PyramidDrop: Accelerating Your Large Vision-Language Models via Pyramid Visual Redundancy Reduction (2410.17247v1)

Abstract: In large vision-LLMs (LVLMs), images serve as inputs that carry a wealth of information. As the idiom "A picture is worth a thousand words" implies, representing a single image in current LVLMs can require hundreds or even thousands of tokens. This results in significant computational costs, which grow quadratically as input image resolution increases, thereby severely impacting the efficiency of both training and inference. Previous approaches have attempted to reduce the number of image tokens either before or within the early layers of LVLMs. However, these strategies inevitably result in the loss of crucial image information, ultimately diminishing model performance. To address this challenge, we conduct an empirical study revealing that all visual tokens are necessary for LVLMs in the shallow layers, and token redundancy progressively increases in the deeper layers of the model. To this end, we propose PyramidDrop, a visual redundancy reduction strategy for LVLMs to boost their efficiency in both training and inference with neglectable performance loss. Specifically, we partition the LVLM into several stages and drop part of the image tokens at the end of each stage with a pre-defined ratio, creating pyramid-like visual tokens across model layers. The dropping is based on a lightweight similarity calculation with a negligible time overhead. Extensive experiments demonstrate that PyramidDrop can achieve a 40% training time and 55% inference FLOPs acceleration of LLaVA-NeXT with comparable performance. Besides, the PyramidDrop could also serve as a plug-and-play strategy for inference acceleration without training, with better performance and lower inference cost than counterparts. We hope that the insights and approach introduced by PyramidDrop will inspire future research to further investigate the role of image tokens in LVLMs.

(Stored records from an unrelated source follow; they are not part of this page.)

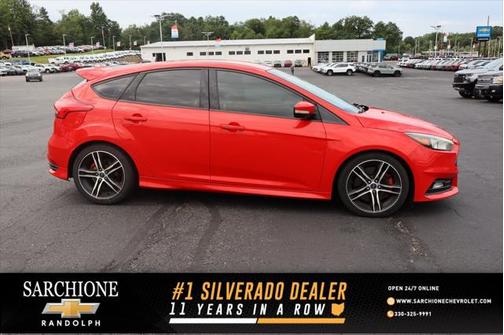 2017 Ford Focus ST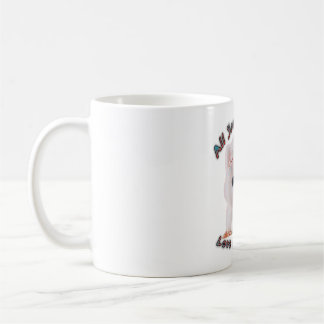 Alles was du brauchst ist Liebe und Hund Kaffeetasse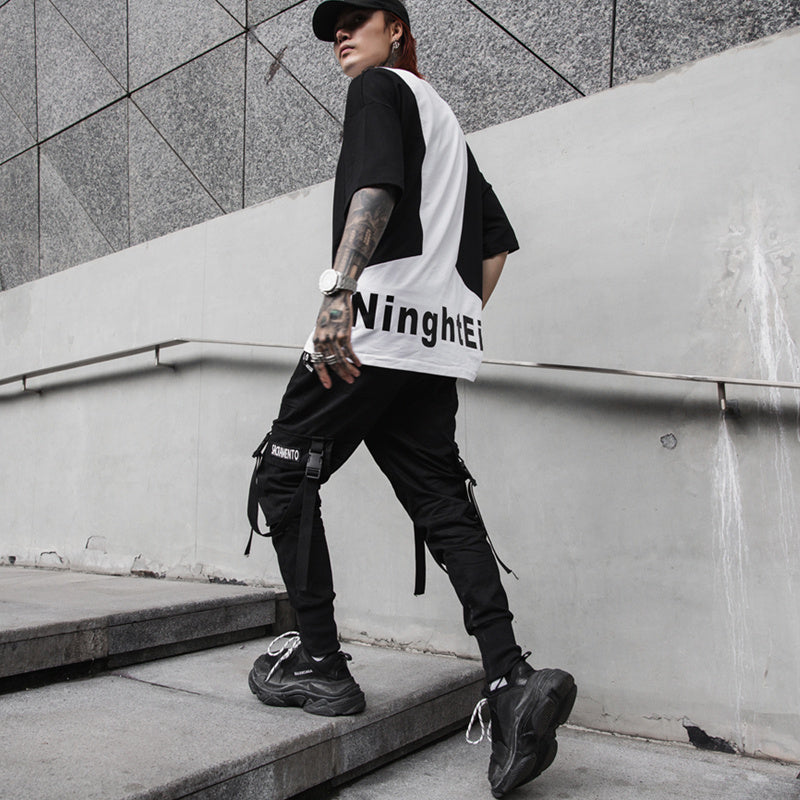 Street Hip-Hop Trendy Brand Dark Hiphop Pants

PyramidDrop: Efficient Visual Redundancy Reduction in LVLMs

The paper "PyramidDrop: Accelerating Your Large Vision-LLMs via Pyramid Visual Redundancy Reduction" addresses a pressing challenge in the domain of Large Vision-LLMs (LVLMs)—the substantial computational cost associated with visual token processing. LVLMs have become integral in various applications due to their ability to process and understand multimodal data, such as text and images. However, the inefficiencies arising from handling high-resolution images, which demand processing thousands of visual tokens, exacerbate the computational burden. This work proposes PyramidDrop, a novel approach designed to mitigate these inefficiencies by reducing visual token redundancy through a structured, layer-wise approach.

Overview

PyramidDrop leverages a key insight into the runtime behavior of LVLMs: not all visual tokens are necessary at all layers. The approach systematically reduces the number of visual tokens processed in deeper layers of the model using a pyramid-like structure. This reduction is achieved by employing a lightweight attention mechanism that ranks image tokens based on their relevance to the textual input, dropping less relevant tokens at predefined stages throughout the model. Such a strategy retains all tokens in the initial layers to avoid information loss and progressively reduces them in deeper layers, thereby optimizing the balance between computational efficiency and model performance.

Empirical Validation

The authors empirically validate the efficacy of PyramidDrop through extensive experimentation, demonstrating a 40% reduction in training time and a 55% decrease in FLOPs during inference on models like LLaVA-NeXT. This is achieved without compromising the performance on a variety of vision-language tasks. Importantly, the strategy ensures that LVLMs maintain their ability to understand fine-grained information crucial for tasks like DocVQA and TextVQA, where dense and detailed image comprehension is necessary.

Implications and Future Directions

The practical implications of PyramidDrop are significant, enabling the deployment of LVLMs on systems with limited computational resources by reducing their operational costs through a scalable token reduction framework. Theoretically, this method invites further investigation into the adaptive management of token redundancy across different model architectures, potentially inspiring new algorithms that further explore the layer-wise processing dynamics in multimodal models.

PyramidDrop acts as a plug-and-play strategy that can be applied at inference time without requiring retraining, showcasing its potential for widespread applicability. This characteristic makes it especially viable for existing models where retraining may not be feasible due to resource constraints.

Conclusion

In conclusion, PyramidDrop represents a thoughtful and empirically grounded approach to the challenge of computational inefficiency in LVLMs due to visual token redundancy. This paper contributes not only a methodological advancement but also provides a robust empirical foundation that could catalyze further research into efficient model design and deployment strategies in multi-modal AI systems. As the demand for high-capacity vision-language processing grows, solutions like PyramidDrop will be critical in balancing the scales between computational cost and performance efficacy, guiding future developments in the field.